These systems must stand up to extreme pressures, destructive process chemicals and marine environments.
by Eric Bucci

Hydraulic applications are challenging to seal. Not only must the hydraulic seals prevent fluid leakage from the cylinder, but they also must withstand high pressures, extreme temperatures and transverse forces within the cylinder. Additionally, hydraulic systems require a complex combination of specialized seals, rather than a single seal.

Hydraulic rod seals prevent fluid leakage from within the cylinder to the outside while hydraulic piston seals prevent fluid from flowing across the cylinder head. This allows pressure buildup on one side of the piston, making the cylinder extend or retract.

Wear rings guide the piston and piston rod within the hydraulic cylinder, absorbing transverse forces and preventing metal-to-metal contact. Scrapers or wipers remove dirt, chips or moisture from the piston rods as they retract into the cylinder, preventing contamination.

Offshore Hydraulic Sealing

The same principles apply to hydraulic sealing whatever the application, but offshore sealing systems must stand up to extreme pressures, destructive process chemicals and marine environments. In addition, sealing materials need to meet industry standards such as American Petroleum Institute (API) and NORSOK while being able to respond to an ever-changing technological horizon.

As wells increase in depth and processing grows more aggressive, the working conditions for seals and bearings become more demanding. Avoidance of downtime is a key aspect as the costs associated with this in the oil industry can be huge.

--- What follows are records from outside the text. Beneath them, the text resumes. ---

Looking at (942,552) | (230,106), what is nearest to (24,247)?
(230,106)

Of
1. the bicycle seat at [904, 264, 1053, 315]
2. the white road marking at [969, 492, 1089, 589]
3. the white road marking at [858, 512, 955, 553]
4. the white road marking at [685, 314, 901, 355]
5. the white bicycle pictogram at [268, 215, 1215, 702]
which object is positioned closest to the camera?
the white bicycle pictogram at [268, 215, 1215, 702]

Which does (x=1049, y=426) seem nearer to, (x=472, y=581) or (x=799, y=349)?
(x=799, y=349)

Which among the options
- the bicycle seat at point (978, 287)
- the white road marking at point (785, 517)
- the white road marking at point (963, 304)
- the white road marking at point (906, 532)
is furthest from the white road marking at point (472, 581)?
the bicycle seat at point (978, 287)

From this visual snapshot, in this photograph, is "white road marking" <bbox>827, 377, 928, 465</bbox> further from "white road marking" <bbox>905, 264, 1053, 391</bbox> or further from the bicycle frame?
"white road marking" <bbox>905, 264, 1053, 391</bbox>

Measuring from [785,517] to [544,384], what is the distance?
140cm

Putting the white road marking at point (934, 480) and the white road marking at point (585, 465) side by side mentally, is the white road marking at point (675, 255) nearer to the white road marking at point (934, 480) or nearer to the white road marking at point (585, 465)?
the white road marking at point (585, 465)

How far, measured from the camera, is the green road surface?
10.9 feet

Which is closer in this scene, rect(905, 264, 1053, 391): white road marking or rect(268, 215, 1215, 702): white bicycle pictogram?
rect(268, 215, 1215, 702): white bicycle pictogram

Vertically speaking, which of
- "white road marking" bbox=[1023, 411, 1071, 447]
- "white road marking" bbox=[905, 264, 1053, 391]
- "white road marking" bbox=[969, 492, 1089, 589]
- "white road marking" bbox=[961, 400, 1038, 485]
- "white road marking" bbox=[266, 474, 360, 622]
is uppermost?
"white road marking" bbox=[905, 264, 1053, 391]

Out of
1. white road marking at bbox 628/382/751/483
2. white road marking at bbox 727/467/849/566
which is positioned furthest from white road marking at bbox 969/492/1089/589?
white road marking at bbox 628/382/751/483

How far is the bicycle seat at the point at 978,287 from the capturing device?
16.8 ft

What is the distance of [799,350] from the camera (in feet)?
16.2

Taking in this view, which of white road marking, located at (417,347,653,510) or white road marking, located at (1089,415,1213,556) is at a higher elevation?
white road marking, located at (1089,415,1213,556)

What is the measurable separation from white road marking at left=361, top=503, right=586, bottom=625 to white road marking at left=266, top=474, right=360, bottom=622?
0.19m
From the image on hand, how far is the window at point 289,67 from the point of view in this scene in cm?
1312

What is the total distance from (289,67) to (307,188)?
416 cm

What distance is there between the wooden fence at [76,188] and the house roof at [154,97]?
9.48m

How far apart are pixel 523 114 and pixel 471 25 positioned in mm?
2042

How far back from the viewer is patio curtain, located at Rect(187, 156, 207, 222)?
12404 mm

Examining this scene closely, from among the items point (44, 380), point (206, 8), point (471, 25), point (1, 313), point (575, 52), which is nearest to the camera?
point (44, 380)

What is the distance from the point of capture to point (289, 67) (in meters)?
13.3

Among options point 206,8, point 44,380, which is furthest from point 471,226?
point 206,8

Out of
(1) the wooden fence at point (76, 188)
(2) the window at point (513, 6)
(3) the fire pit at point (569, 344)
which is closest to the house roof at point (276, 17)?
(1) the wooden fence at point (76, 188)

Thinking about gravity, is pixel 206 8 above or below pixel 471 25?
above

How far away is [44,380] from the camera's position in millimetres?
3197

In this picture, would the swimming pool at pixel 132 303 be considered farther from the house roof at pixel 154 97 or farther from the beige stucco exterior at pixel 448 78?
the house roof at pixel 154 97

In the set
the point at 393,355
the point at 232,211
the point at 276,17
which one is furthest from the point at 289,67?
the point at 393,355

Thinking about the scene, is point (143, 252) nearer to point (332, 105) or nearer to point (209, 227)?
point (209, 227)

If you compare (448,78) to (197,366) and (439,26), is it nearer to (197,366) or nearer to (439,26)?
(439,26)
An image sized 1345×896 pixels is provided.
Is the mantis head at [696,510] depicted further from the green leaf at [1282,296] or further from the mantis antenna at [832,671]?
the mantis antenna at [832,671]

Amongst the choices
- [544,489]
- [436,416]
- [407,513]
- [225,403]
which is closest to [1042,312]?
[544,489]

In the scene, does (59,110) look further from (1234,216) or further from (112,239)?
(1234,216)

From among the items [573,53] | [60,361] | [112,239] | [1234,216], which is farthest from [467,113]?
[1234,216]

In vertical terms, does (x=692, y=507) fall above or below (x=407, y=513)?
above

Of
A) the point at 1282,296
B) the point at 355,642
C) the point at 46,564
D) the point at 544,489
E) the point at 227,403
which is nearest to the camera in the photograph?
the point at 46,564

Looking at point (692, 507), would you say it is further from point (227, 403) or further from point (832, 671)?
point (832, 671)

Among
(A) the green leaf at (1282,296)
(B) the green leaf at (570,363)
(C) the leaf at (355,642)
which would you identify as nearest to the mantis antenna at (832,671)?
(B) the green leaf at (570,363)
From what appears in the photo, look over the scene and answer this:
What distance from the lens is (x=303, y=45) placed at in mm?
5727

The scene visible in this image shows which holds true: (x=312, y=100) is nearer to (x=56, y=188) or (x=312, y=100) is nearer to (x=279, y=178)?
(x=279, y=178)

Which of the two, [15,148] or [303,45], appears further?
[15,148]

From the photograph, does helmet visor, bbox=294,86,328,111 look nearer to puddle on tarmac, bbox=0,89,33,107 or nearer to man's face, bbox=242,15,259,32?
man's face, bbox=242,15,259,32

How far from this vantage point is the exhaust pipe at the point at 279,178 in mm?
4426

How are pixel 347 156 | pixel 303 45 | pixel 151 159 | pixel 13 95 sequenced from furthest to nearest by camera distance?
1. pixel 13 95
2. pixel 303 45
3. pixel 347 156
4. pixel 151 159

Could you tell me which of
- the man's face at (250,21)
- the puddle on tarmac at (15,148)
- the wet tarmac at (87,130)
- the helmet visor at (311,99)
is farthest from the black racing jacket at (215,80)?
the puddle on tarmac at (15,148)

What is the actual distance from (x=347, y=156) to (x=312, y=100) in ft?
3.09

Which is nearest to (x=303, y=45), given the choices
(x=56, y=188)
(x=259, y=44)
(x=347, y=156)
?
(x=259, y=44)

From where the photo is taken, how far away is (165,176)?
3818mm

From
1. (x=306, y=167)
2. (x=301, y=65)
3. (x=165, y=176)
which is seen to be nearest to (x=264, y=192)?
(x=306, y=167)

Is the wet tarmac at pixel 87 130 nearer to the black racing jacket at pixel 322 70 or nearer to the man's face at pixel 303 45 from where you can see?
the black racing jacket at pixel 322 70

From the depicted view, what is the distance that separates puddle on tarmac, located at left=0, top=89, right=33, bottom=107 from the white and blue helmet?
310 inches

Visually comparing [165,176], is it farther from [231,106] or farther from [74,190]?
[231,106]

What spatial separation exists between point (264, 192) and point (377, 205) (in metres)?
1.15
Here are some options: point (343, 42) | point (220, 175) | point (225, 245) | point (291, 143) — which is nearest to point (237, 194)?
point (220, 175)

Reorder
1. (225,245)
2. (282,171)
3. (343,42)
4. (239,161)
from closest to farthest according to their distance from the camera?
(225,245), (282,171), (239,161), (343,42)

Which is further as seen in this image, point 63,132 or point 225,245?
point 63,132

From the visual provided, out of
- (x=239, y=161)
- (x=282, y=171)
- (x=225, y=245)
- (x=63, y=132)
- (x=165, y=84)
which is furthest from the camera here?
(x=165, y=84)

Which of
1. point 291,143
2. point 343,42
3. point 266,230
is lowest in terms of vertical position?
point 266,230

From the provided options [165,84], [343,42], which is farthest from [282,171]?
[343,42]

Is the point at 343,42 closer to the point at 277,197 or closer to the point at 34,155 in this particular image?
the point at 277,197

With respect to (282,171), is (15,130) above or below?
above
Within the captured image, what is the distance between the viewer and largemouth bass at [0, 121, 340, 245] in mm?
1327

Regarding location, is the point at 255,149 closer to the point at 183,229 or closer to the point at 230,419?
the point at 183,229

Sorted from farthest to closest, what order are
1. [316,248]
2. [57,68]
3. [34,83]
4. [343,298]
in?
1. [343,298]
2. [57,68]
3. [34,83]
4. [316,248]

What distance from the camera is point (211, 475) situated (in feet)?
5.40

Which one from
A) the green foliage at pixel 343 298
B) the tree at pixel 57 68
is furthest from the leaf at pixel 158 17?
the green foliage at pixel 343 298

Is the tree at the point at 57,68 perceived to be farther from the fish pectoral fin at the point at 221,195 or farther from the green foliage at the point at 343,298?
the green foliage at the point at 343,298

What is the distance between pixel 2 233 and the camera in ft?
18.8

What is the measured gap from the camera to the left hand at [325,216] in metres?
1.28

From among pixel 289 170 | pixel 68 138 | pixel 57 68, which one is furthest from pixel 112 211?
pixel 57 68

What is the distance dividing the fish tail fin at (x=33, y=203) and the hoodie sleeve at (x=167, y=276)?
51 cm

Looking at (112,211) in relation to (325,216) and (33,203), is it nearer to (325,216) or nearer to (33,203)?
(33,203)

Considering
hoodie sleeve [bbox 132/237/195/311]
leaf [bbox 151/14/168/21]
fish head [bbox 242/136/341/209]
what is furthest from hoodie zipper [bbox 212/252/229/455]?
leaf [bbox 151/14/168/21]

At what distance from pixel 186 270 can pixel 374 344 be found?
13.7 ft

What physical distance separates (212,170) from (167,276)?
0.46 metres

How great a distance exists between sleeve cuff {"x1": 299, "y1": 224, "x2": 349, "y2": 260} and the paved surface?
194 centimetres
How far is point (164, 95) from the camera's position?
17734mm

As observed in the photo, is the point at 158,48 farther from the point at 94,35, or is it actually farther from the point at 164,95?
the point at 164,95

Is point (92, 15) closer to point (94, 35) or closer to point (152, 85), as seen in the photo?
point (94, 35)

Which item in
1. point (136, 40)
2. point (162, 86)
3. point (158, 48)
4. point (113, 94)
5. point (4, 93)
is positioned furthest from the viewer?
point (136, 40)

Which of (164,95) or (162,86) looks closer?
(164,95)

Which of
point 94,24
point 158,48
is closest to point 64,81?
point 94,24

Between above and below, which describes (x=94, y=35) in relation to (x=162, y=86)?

Close collaboration between operators and equipment and sealing suppliers is vital in ensuring long seal life and minimized downtime. One of the most important factors in successful seal specification is understanding the conditions in which the equipment will operate. This way, the sealing system can be matched to specific requirements in terms of pressure, temperature and, most significantly, media compatibility. Process chemicals can destroy seal materials if not correctly specified.

In terms of materials, options include basic acrylonitrile butadiene polymer (NBR), perfluoroelastomer (FFKM) compounds or polytetrafluoroethylene-(PTFE)-based seals, which compatible with virtually all media and polyethylenes.

Seal geometries are as important as material because each seal within a hydraulic sealing configuration has a specific job to do. The geometries, which have evolved and been enhanced over many years based on application experience, allow the seals to provide a specific function within the sealing system to meet the varying demands of differing applications.

For instance, downhole tools need solutions that withstand extreme temperatures and aggressive media. They require a sealing system to give extended life to allow oil and gas extraction from the lowest depths; reliability and leak-free operation are critical. For tensioner cylinders, a 20-year or longer maintenance-free seal life is sought to prevent downtime and revenue loss. In hydraulic swivels, increasing speeds and pressures call for innovative and unique seal designs that give low-friction operation.

Proven Solutions

There is a wide range of proven sealing options available to the oil and gas industry. Elastomer materials must meet temperatures and be compatible with system media.

For the offshore industry, elastomers are often used with other materials such as PTFE-based compounds; the elastomer provides the elasticity and the PTFE has low friction properties. In high-pressure dynamic sealing applications, elastomers can be supported with polyetheretherketone (PEEK) anti-extrusion rings.

V-Stack Seal AssemblyImage 2. The V-stack seal assembly consists of a nest of chevron rings. This configuration provides an energizing axial force transferred from individual rings so that each ring has positive contact with the mating hardware surface. (Images courtesy of Trelleborg Sealing Solutions)

The V-stack is a multi-component rod seal using multiple chevrons or “Vees” to produce a high-integrity seal with multiple redundancy points. These are typically used in rod or piston sealing on downhole tools, particularly on hydraulic setting tools for packers or plugs where conditions are challenging.

V-stacks can cope with high temperature and pressure, especially when combined with unknown hardware conditions or “blind stab” applications. The seal can have several Vees in differing materials, usually mated with PEEK anti-extrusion and adapter rings.

Metallic springs are the alternative to an elastomer to provide elasticity. Spring-energized seals are one of the most proven sealing solutions in oil and gas applications. They can be used in many regions, in a range of operating conditions and with a variety of media. The seal provides good low-friction properties and can be used on its own or paired with a PEEK anti-extrusion ring and support ring, or even Vee rings for high pressures.

The spring of the spring-energized seal is housed in a PTFE-based jacket, and being a completely non-elastomeric sealing solution, it withstands oil- and gas-related media while operating from -200 to 230 C. Special designs can function as a scraper in subsea hydraulic cylinders, such as valve actuators on subsea trees.

To specify the optimum seals for a hydraulic application, operators should talk to a seal specialist. Tools to assist in initial selection include an online compatibility check; engineers can input the media that sealing systems will be exposed to and it provides the best recommendations of compound types to use.